Entscheidungsstichwort (Thema)
Zollrecht / Abgabenbefreiung
Leitsatz (redaktionell)
Der Diebstahl des Übersiedlungsgutes während der Jahresfrist steht der Befreiung von den Einfuhrabgaben gemäß der Zollbefreiungsverordnung auf der Grundlage des Art. 212a Zollkodex in der Fassung der Verordnung (EWG) Nr. 82/97 nicht entgegen.
Normenkette
EWGV 2913/92 Art. 203, 212a; EWGV 918/83 Art. 7
Tatbestand
Die Beteiligten streiten um die Entstehung von Einfuhrabgaben.

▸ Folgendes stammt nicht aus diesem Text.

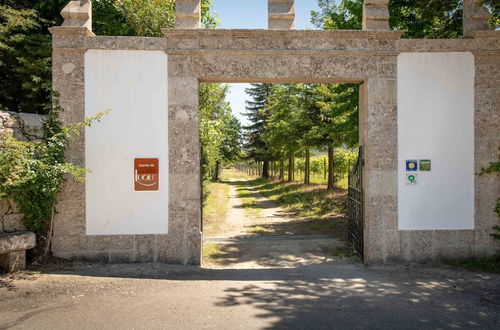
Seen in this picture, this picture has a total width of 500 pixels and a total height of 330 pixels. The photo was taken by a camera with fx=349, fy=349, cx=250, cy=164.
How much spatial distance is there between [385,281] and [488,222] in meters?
2.89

Auf Zollantrag und Zollanmeldung des Klägers vom 25.6.1997 wurde der Pkw "X" des Klägers ohne Erhebung von Eingangsabgaben als Übersiedlungsgut aus den USA in den zollrechtlich freien Verkehr überführt. Unter Ziff. 8 des von der Zollstelle auszufüllenden Zollbeleges ist folgender Hinweis enthalten: "Die Waren dürfen ohne vorherige Unterrichtung der überwachenden Zollstelle nicht vor dem (Datum) 26.06.98 verliehen, verpfändet, vermietet, veräußert oder sonst überlassen werden. Bei Weitergabe vor Ablauf dieser Frist werden die Eingangsabgaben erhoben".
Am 20.3.1998 wurde der Pkw gestohlen. Das eingeleitete Strafverfahren wurde eingestellt, da ein Dieb nicht ermittelt werden konnte. Die Kfz-Versicherung des Klägers hat den Kaskoschaden mit 40.000 DM reguliert.
Mit Bescheid vom 4.1.1999 forderte der Beklagte (vormals Hauptzollamt H) auf den ermittelten Zollwert des Pkw in Höhe von 31.348 DM Zoll in Höhe von 3.134,80 DM und Einfuhrumsatzsteuer (EUSt) in Höhe von 5.517,25 DM von dem Kläger an. Zur Begründung führte der Beklagte an, dass der Pkw gestohlen und damit der zollamtlichen Überwachung entzogen worden sei. Der Kläger hafte mithin neben dem Dieb gesamtschuldnerisch gemäß Art 203, 213 Zollkodex. Gegen diesen Bescheid legte der Kläger mit am 11.1.1999 eingegangenen Schreiben Einspruch ein und stellte hilfsweise einen Antrag auf Erlass der angeforderten Beträge aus Billigkeitsgründen. Mit Einspruchsentscheidung vom 23.02.2000 wies der Beklagte den Einspruch als unbegründet zurück. In den Gründen lehnte er auch den beantragten Billigkeitserlass ab. Hierauf hat der Kläger am 20.03.2000 Klage erhoben.
Der Kläger trägt vor: Der Beklagte berücksichtige nicht hinreichend, dass die verschuldensunabhängige Haftung des Steuerschuldners im Streitfall bewirke, dass der bestohlene Eigentümer für den Dieb in Anspruch genommen werde. Entsprechend dem Beschluss des Senats über die Aussetzung der Vollziehung vom 24.03.1999 bestehe die Befreiung von den Einfuhrabgaben für das Übersiedlungsgut ungeachtet des Diebstahls gem. Art. 212a Zollkodex fort.
Der Kläger beantragt,
den Bescheid vom 4.1.1999 in Gestalt der Einspruchsentscheidung vom 23.02.2000 aufzuheben.
Der Beklagte beantragt, die Klage abzuweisen.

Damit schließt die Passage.